Text shown —
- - - -

Decided: April 1, 1980.

STATE OF NEW JERSEY, PLAINTIFF-RESPONDENT,
v.
OLIVER DEVATT AND BETTY DEVATT WYDNER, DEFENDANTS-APPELLANTS



On appeal from the Superior Court of New Jersey, Law Division, Hunterdon County.

Matthews, Ard and Polow. The opinion of the court was delivered by Polow, J.A.D.

Polow

Pursuant to leave to appeal interlocutory orders, defendants seek reversal of the termination of their participation in pretrial intervention (P.T.I.) which thus permits the State to proceed to prosecute the criminal charges pending against them.

Although they have since been divorced, defendants were still husband and wife at the time the indictment against them was filed in September 1977. They had been charged with having defrauded the Hunterdon County Welfare Board of $2,394 by failing to report income received from other sources, in violation of N.J.S.A. 2A:111-2, and were admitted into the Pretrial Intervention Program of Hunterdon County. A first postponement order was executed on August 9, 1978 on condition that defendants

make restitution of the $2,394 before the end of the first three-month postponement, pursuant to R. 3:28(b).*fn1

Before the expiration of the first postponement period, notice of a termination hearing scheduled for November 17, 1978 was forwarded to appellants. The record of that hearing indicates that the original postponement period would not have expired until November 25, 1978. It does not appear that appellants were present. However, they were represented by counsel who participated in a discussion of the problem with the trial judge, the first assistant prosecutor and the P.T.I. program director. Since proper notice had not been served on appellant Wydner, and in order to give the parties an opportunity to attempt to work out a "restitution program," the hearing was rescheduled for December 1, 1978.

The record of the December 1, 1978 hearing indicates that although defendant Wydner was present, she did not testify. The proceeding consisted solely of discussions in which defense counsel, the prosecutor and the P.T.I. director participated together with the trial judge. Representations were made on behalf of defendants that it was impossible for them to make full restitution within the first postponement period and that they could not comply even if the second three-month postponement were to be granted pursuant to R. 3:28(c). Counsel offered to have defendants each pay $25 a month toward restitution, but that was summarily rejected by the prosecutor. No testimony of any kind was taken nor was any request made to present testimony or evidentiary material. However, when defense counsel represented that his clients would be unable to make full restitution within the second three-month postponement

period, the court responded: "I'm going to terminate the PTI program as far as they're concerned."

- - - -

Rows —
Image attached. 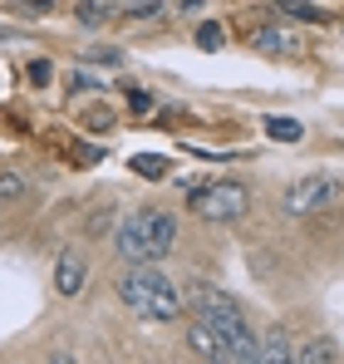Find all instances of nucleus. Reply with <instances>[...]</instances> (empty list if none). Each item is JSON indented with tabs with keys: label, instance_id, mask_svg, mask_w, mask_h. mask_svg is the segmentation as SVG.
Returning <instances> with one entry per match:
<instances>
[{
	"label": "nucleus",
	"instance_id": "f257e3e1",
	"mask_svg": "<svg viewBox=\"0 0 344 364\" xmlns=\"http://www.w3.org/2000/svg\"><path fill=\"white\" fill-rule=\"evenodd\" d=\"M177 246V217L168 207H138L114 227V251L128 266H153Z\"/></svg>",
	"mask_w": 344,
	"mask_h": 364
},
{
	"label": "nucleus",
	"instance_id": "f03ea898",
	"mask_svg": "<svg viewBox=\"0 0 344 364\" xmlns=\"http://www.w3.org/2000/svg\"><path fill=\"white\" fill-rule=\"evenodd\" d=\"M118 301L128 310H138L143 320H177L182 315V291L168 276H158L153 266H133L128 276H118Z\"/></svg>",
	"mask_w": 344,
	"mask_h": 364
},
{
	"label": "nucleus",
	"instance_id": "7ed1b4c3",
	"mask_svg": "<svg viewBox=\"0 0 344 364\" xmlns=\"http://www.w3.org/2000/svg\"><path fill=\"white\" fill-rule=\"evenodd\" d=\"M192 310H197V320H202L207 330L222 335V345H236V340L256 335L251 320L241 315V305L231 301L227 291H217V286H192Z\"/></svg>",
	"mask_w": 344,
	"mask_h": 364
},
{
	"label": "nucleus",
	"instance_id": "20e7f679",
	"mask_svg": "<svg viewBox=\"0 0 344 364\" xmlns=\"http://www.w3.org/2000/svg\"><path fill=\"white\" fill-rule=\"evenodd\" d=\"M187 207H192L202 222H236V217H246L251 192H246L241 182H207V187H197V192L187 197Z\"/></svg>",
	"mask_w": 344,
	"mask_h": 364
},
{
	"label": "nucleus",
	"instance_id": "39448f33",
	"mask_svg": "<svg viewBox=\"0 0 344 364\" xmlns=\"http://www.w3.org/2000/svg\"><path fill=\"white\" fill-rule=\"evenodd\" d=\"M335 202H340V178H325V173L300 178L286 192V212L290 217H315V212H325V207H335Z\"/></svg>",
	"mask_w": 344,
	"mask_h": 364
},
{
	"label": "nucleus",
	"instance_id": "423d86ee",
	"mask_svg": "<svg viewBox=\"0 0 344 364\" xmlns=\"http://www.w3.org/2000/svg\"><path fill=\"white\" fill-rule=\"evenodd\" d=\"M84 281H89V261H84V251H79V246H64V251L55 256V296L74 301V296L84 291Z\"/></svg>",
	"mask_w": 344,
	"mask_h": 364
},
{
	"label": "nucleus",
	"instance_id": "0eeeda50",
	"mask_svg": "<svg viewBox=\"0 0 344 364\" xmlns=\"http://www.w3.org/2000/svg\"><path fill=\"white\" fill-rule=\"evenodd\" d=\"M251 50L256 55H281V60H290V55H300V40L290 30H281V25H261V30H251Z\"/></svg>",
	"mask_w": 344,
	"mask_h": 364
},
{
	"label": "nucleus",
	"instance_id": "6e6552de",
	"mask_svg": "<svg viewBox=\"0 0 344 364\" xmlns=\"http://www.w3.org/2000/svg\"><path fill=\"white\" fill-rule=\"evenodd\" d=\"M187 345H192V355H202L207 364H227V345H222V335H217V330H207L202 320H192V325H187Z\"/></svg>",
	"mask_w": 344,
	"mask_h": 364
},
{
	"label": "nucleus",
	"instance_id": "1a4fd4ad",
	"mask_svg": "<svg viewBox=\"0 0 344 364\" xmlns=\"http://www.w3.org/2000/svg\"><path fill=\"white\" fill-rule=\"evenodd\" d=\"M261 364H300V350L290 345V335L281 325L261 335Z\"/></svg>",
	"mask_w": 344,
	"mask_h": 364
},
{
	"label": "nucleus",
	"instance_id": "9d476101",
	"mask_svg": "<svg viewBox=\"0 0 344 364\" xmlns=\"http://www.w3.org/2000/svg\"><path fill=\"white\" fill-rule=\"evenodd\" d=\"M74 15H79V25L99 30V25H104L109 15H123V5H104V0H99V5H89V0H84V5H74Z\"/></svg>",
	"mask_w": 344,
	"mask_h": 364
},
{
	"label": "nucleus",
	"instance_id": "9b49d317",
	"mask_svg": "<svg viewBox=\"0 0 344 364\" xmlns=\"http://www.w3.org/2000/svg\"><path fill=\"white\" fill-rule=\"evenodd\" d=\"M300 364H335V345H330V335H315V340L300 350Z\"/></svg>",
	"mask_w": 344,
	"mask_h": 364
},
{
	"label": "nucleus",
	"instance_id": "f8f14e48",
	"mask_svg": "<svg viewBox=\"0 0 344 364\" xmlns=\"http://www.w3.org/2000/svg\"><path fill=\"white\" fill-rule=\"evenodd\" d=\"M133 173H143V178H168V158H158V153H133V163H128Z\"/></svg>",
	"mask_w": 344,
	"mask_h": 364
},
{
	"label": "nucleus",
	"instance_id": "ddd939ff",
	"mask_svg": "<svg viewBox=\"0 0 344 364\" xmlns=\"http://www.w3.org/2000/svg\"><path fill=\"white\" fill-rule=\"evenodd\" d=\"M266 133H271L276 143H300V138H305V128H300L295 119H276V114L266 119Z\"/></svg>",
	"mask_w": 344,
	"mask_h": 364
},
{
	"label": "nucleus",
	"instance_id": "4468645a",
	"mask_svg": "<svg viewBox=\"0 0 344 364\" xmlns=\"http://www.w3.org/2000/svg\"><path fill=\"white\" fill-rule=\"evenodd\" d=\"M276 10H281L286 20H310V25H320V20H330V15H325L320 5H300V0H286V5H276Z\"/></svg>",
	"mask_w": 344,
	"mask_h": 364
},
{
	"label": "nucleus",
	"instance_id": "2eb2a0df",
	"mask_svg": "<svg viewBox=\"0 0 344 364\" xmlns=\"http://www.w3.org/2000/svg\"><path fill=\"white\" fill-rule=\"evenodd\" d=\"M227 45V30L217 25V20H202V30H197V50H222Z\"/></svg>",
	"mask_w": 344,
	"mask_h": 364
},
{
	"label": "nucleus",
	"instance_id": "dca6fc26",
	"mask_svg": "<svg viewBox=\"0 0 344 364\" xmlns=\"http://www.w3.org/2000/svg\"><path fill=\"white\" fill-rule=\"evenodd\" d=\"M25 187H30V182L20 178V173H0V207L15 202V197H25Z\"/></svg>",
	"mask_w": 344,
	"mask_h": 364
},
{
	"label": "nucleus",
	"instance_id": "f3484780",
	"mask_svg": "<svg viewBox=\"0 0 344 364\" xmlns=\"http://www.w3.org/2000/svg\"><path fill=\"white\" fill-rule=\"evenodd\" d=\"M123 15H128V20H158V15H168V5H158V0H138V5H123Z\"/></svg>",
	"mask_w": 344,
	"mask_h": 364
},
{
	"label": "nucleus",
	"instance_id": "a211bd4d",
	"mask_svg": "<svg viewBox=\"0 0 344 364\" xmlns=\"http://www.w3.org/2000/svg\"><path fill=\"white\" fill-rule=\"evenodd\" d=\"M128 114H133V119H148V114H153V94H148V89H128Z\"/></svg>",
	"mask_w": 344,
	"mask_h": 364
},
{
	"label": "nucleus",
	"instance_id": "6ab92c4d",
	"mask_svg": "<svg viewBox=\"0 0 344 364\" xmlns=\"http://www.w3.org/2000/svg\"><path fill=\"white\" fill-rule=\"evenodd\" d=\"M84 60H89V64H104V69H118V64H123V50H114V45H99V50H89Z\"/></svg>",
	"mask_w": 344,
	"mask_h": 364
},
{
	"label": "nucleus",
	"instance_id": "aec40b11",
	"mask_svg": "<svg viewBox=\"0 0 344 364\" xmlns=\"http://www.w3.org/2000/svg\"><path fill=\"white\" fill-rule=\"evenodd\" d=\"M89 89H99L94 74H74V79H69V94H89Z\"/></svg>",
	"mask_w": 344,
	"mask_h": 364
},
{
	"label": "nucleus",
	"instance_id": "412c9836",
	"mask_svg": "<svg viewBox=\"0 0 344 364\" xmlns=\"http://www.w3.org/2000/svg\"><path fill=\"white\" fill-rule=\"evenodd\" d=\"M15 15H25V20H35V15H50V5H30V0H15Z\"/></svg>",
	"mask_w": 344,
	"mask_h": 364
},
{
	"label": "nucleus",
	"instance_id": "4be33fe9",
	"mask_svg": "<svg viewBox=\"0 0 344 364\" xmlns=\"http://www.w3.org/2000/svg\"><path fill=\"white\" fill-rule=\"evenodd\" d=\"M30 84H50V64H45V60L30 64Z\"/></svg>",
	"mask_w": 344,
	"mask_h": 364
},
{
	"label": "nucleus",
	"instance_id": "5701e85b",
	"mask_svg": "<svg viewBox=\"0 0 344 364\" xmlns=\"http://www.w3.org/2000/svg\"><path fill=\"white\" fill-rule=\"evenodd\" d=\"M50 364H74V360H69V355H64V350H59V355H50Z\"/></svg>",
	"mask_w": 344,
	"mask_h": 364
}]
</instances>
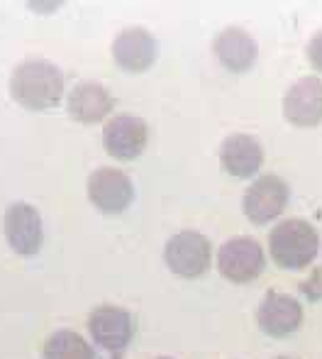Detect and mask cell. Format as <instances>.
<instances>
[{"label": "cell", "instance_id": "6da1fadb", "mask_svg": "<svg viewBox=\"0 0 322 359\" xmlns=\"http://www.w3.org/2000/svg\"><path fill=\"white\" fill-rule=\"evenodd\" d=\"M10 95L27 110L54 108L64 95V74L47 59H27L10 76Z\"/></svg>", "mask_w": 322, "mask_h": 359}, {"label": "cell", "instance_id": "8fae6325", "mask_svg": "<svg viewBox=\"0 0 322 359\" xmlns=\"http://www.w3.org/2000/svg\"><path fill=\"white\" fill-rule=\"evenodd\" d=\"M256 323L271 337H286L303 323V308L288 293L269 291L256 308Z\"/></svg>", "mask_w": 322, "mask_h": 359}, {"label": "cell", "instance_id": "ffe728a7", "mask_svg": "<svg viewBox=\"0 0 322 359\" xmlns=\"http://www.w3.org/2000/svg\"><path fill=\"white\" fill-rule=\"evenodd\" d=\"M157 359H171V357H157Z\"/></svg>", "mask_w": 322, "mask_h": 359}, {"label": "cell", "instance_id": "5bb4252c", "mask_svg": "<svg viewBox=\"0 0 322 359\" xmlns=\"http://www.w3.org/2000/svg\"><path fill=\"white\" fill-rule=\"evenodd\" d=\"M213 52L225 69H230V72H234V74H241L254 67L259 47H256L254 37H251L246 29L225 27L223 32L215 37Z\"/></svg>", "mask_w": 322, "mask_h": 359}, {"label": "cell", "instance_id": "30bf717a", "mask_svg": "<svg viewBox=\"0 0 322 359\" xmlns=\"http://www.w3.org/2000/svg\"><path fill=\"white\" fill-rule=\"evenodd\" d=\"M132 316L120 306H98L88 316V332L98 347L120 352L132 340Z\"/></svg>", "mask_w": 322, "mask_h": 359}, {"label": "cell", "instance_id": "2e32d148", "mask_svg": "<svg viewBox=\"0 0 322 359\" xmlns=\"http://www.w3.org/2000/svg\"><path fill=\"white\" fill-rule=\"evenodd\" d=\"M44 359H93V347L74 330H57L44 342Z\"/></svg>", "mask_w": 322, "mask_h": 359}, {"label": "cell", "instance_id": "9c48e42d", "mask_svg": "<svg viewBox=\"0 0 322 359\" xmlns=\"http://www.w3.org/2000/svg\"><path fill=\"white\" fill-rule=\"evenodd\" d=\"M284 115L298 128H315L322 123V79L303 76L284 95Z\"/></svg>", "mask_w": 322, "mask_h": 359}, {"label": "cell", "instance_id": "e0dca14e", "mask_svg": "<svg viewBox=\"0 0 322 359\" xmlns=\"http://www.w3.org/2000/svg\"><path fill=\"white\" fill-rule=\"evenodd\" d=\"M305 54H308V62L313 64V67L318 69V72H322V29H320V32H315L313 37H310Z\"/></svg>", "mask_w": 322, "mask_h": 359}, {"label": "cell", "instance_id": "ba28073f", "mask_svg": "<svg viewBox=\"0 0 322 359\" xmlns=\"http://www.w3.org/2000/svg\"><path fill=\"white\" fill-rule=\"evenodd\" d=\"M149 140V128L137 115H115L103 128V144L110 156L122 161L137 159Z\"/></svg>", "mask_w": 322, "mask_h": 359}, {"label": "cell", "instance_id": "52a82bcc", "mask_svg": "<svg viewBox=\"0 0 322 359\" xmlns=\"http://www.w3.org/2000/svg\"><path fill=\"white\" fill-rule=\"evenodd\" d=\"M3 230L8 237V245L13 247V252L22 257H32L39 252L44 240V227H42V215L34 205L29 203H13L8 205L3 215Z\"/></svg>", "mask_w": 322, "mask_h": 359}, {"label": "cell", "instance_id": "4fadbf2b", "mask_svg": "<svg viewBox=\"0 0 322 359\" xmlns=\"http://www.w3.org/2000/svg\"><path fill=\"white\" fill-rule=\"evenodd\" d=\"M220 161L227 174L237 176V179H249L264 164V149L256 137L237 133L230 135L220 147Z\"/></svg>", "mask_w": 322, "mask_h": 359}, {"label": "cell", "instance_id": "8992f818", "mask_svg": "<svg viewBox=\"0 0 322 359\" xmlns=\"http://www.w3.org/2000/svg\"><path fill=\"white\" fill-rule=\"evenodd\" d=\"M88 198L103 213H122L134 198V186L125 171L100 166L88 176Z\"/></svg>", "mask_w": 322, "mask_h": 359}, {"label": "cell", "instance_id": "d6986e66", "mask_svg": "<svg viewBox=\"0 0 322 359\" xmlns=\"http://www.w3.org/2000/svg\"><path fill=\"white\" fill-rule=\"evenodd\" d=\"M276 359H293V357H276Z\"/></svg>", "mask_w": 322, "mask_h": 359}, {"label": "cell", "instance_id": "9a60e30c", "mask_svg": "<svg viewBox=\"0 0 322 359\" xmlns=\"http://www.w3.org/2000/svg\"><path fill=\"white\" fill-rule=\"evenodd\" d=\"M66 108L74 120L83 125H93L108 118V113L113 110V95L98 81H80L69 93Z\"/></svg>", "mask_w": 322, "mask_h": 359}, {"label": "cell", "instance_id": "5b68a950", "mask_svg": "<svg viewBox=\"0 0 322 359\" xmlns=\"http://www.w3.org/2000/svg\"><path fill=\"white\" fill-rule=\"evenodd\" d=\"M290 189L281 176L264 174L246 189L244 198H241V210L256 225L274 220L284 213L286 203H288Z\"/></svg>", "mask_w": 322, "mask_h": 359}, {"label": "cell", "instance_id": "277c9868", "mask_svg": "<svg viewBox=\"0 0 322 359\" xmlns=\"http://www.w3.org/2000/svg\"><path fill=\"white\" fill-rule=\"evenodd\" d=\"M264 250L254 237H230L218 252V269L232 284L254 281L264 271Z\"/></svg>", "mask_w": 322, "mask_h": 359}, {"label": "cell", "instance_id": "7c38bea8", "mask_svg": "<svg viewBox=\"0 0 322 359\" xmlns=\"http://www.w3.org/2000/svg\"><path fill=\"white\" fill-rule=\"evenodd\" d=\"M113 57L125 72H147L157 62V39L147 27H125L113 42Z\"/></svg>", "mask_w": 322, "mask_h": 359}, {"label": "cell", "instance_id": "3957f363", "mask_svg": "<svg viewBox=\"0 0 322 359\" xmlns=\"http://www.w3.org/2000/svg\"><path fill=\"white\" fill-rule=\"evenodd\" d=\"M164 259L174 274L183 279H195L205 274L213 259V245L203 232L181 230L174 237H169L164 247Z\"/></svg>", "mask_w": 322, "mask_h": 359}, {"label": "cell", "instance_id": "ac0fdd59", "mask_svg": "<svg viewBox=\"0 0 322 359\" xmlns=\"http://www.w3.org/2000/svg\"><path fill=\"white\" fill-rule=\"evenodd\" d=\"M57 5L59 3H32L29 8H32V10H54Z\"/></svg>", "mask_w": 322, "mask_h": 359}, {"label": "cell", "instance_id": "7a4b0ae2", "mask_svg": "<svg viewBox=\"0 0 322 359\" xmlns=\"http://www.w3.org/2000/svg\"><path fill=\"white\" fill-rule=\"evenodd\" d=\"M320 247L318 230L308 220L288 217L279 222L269 235V252L284 269H303L315 259Z\"/></svg>", "mask_w": 322, "mask_h": 359}]
</instances>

- - - -

Tasks to perform —
A: Answer these questions from the court opinion:
(i) How much were the defendants charged with defrauding the Hunterdon County Welfare Board of?
(ii) On what date was the first postponement order executed?
(iii) How much per month did counsel offer to have each defendant pay toward restitution?
B: Resume the court opinion, beginning right after its final sentence.
The listing has no connection to the court opinion.

Responses in order —
A:
(i) $2,394
(ii) August 9, 1978
(iii) $25

B:
The trial judge indicated that the order terminating pretrial intervention would be entered "because of their failure to comply with the conditions of pretrial intervention." He further expressed his concern that in order for the program to be successful, it must maintain its credibility by requiring participants to comply with its conditions. This, the court indicated, defendants have failed to do.

Defendants argue that the order of termination under these circumstances denied them due process and equal protection of the law. They urge that "procedural due process cries out for a factual hearing in which the defendants can confront and cross-examine the accusers in the evaluation report and present evidence or material in their own behalf." Although defendants had the opportunity to do so and failed to offer any such proofs or evidence, nevertheless we are satisfied that the record lacked factual support upon which to determine that the failure to make restitution within the three-month time limit is in itself, without consideration of the surrounding circumstances, sufficient to support the termination of pretrial intervention. The court was provided with no information, except for general comments of counsel, with regard to the financial status of the parties, their responsibilities and needs, their income and expenses, their assets and ability to borrow. Nor is there any indication that such information was sought by the pretrial intervention staff for consideration by the court.

Our first inquiry concerns the applicability of principles of procedural due process to a proceeding of this nature. The question is whether it involves a "liberty or property" interest within the ambit of the Fourteenth Amendment to the United States Constitution. We conclude that it does. See Wolff v. McDonnell , 418 U.S. 539, 557-558, 94 S. Ct. 2963, 2975, 41 L. Ed. 2d 935, 951-952 (1974); Morrissey ...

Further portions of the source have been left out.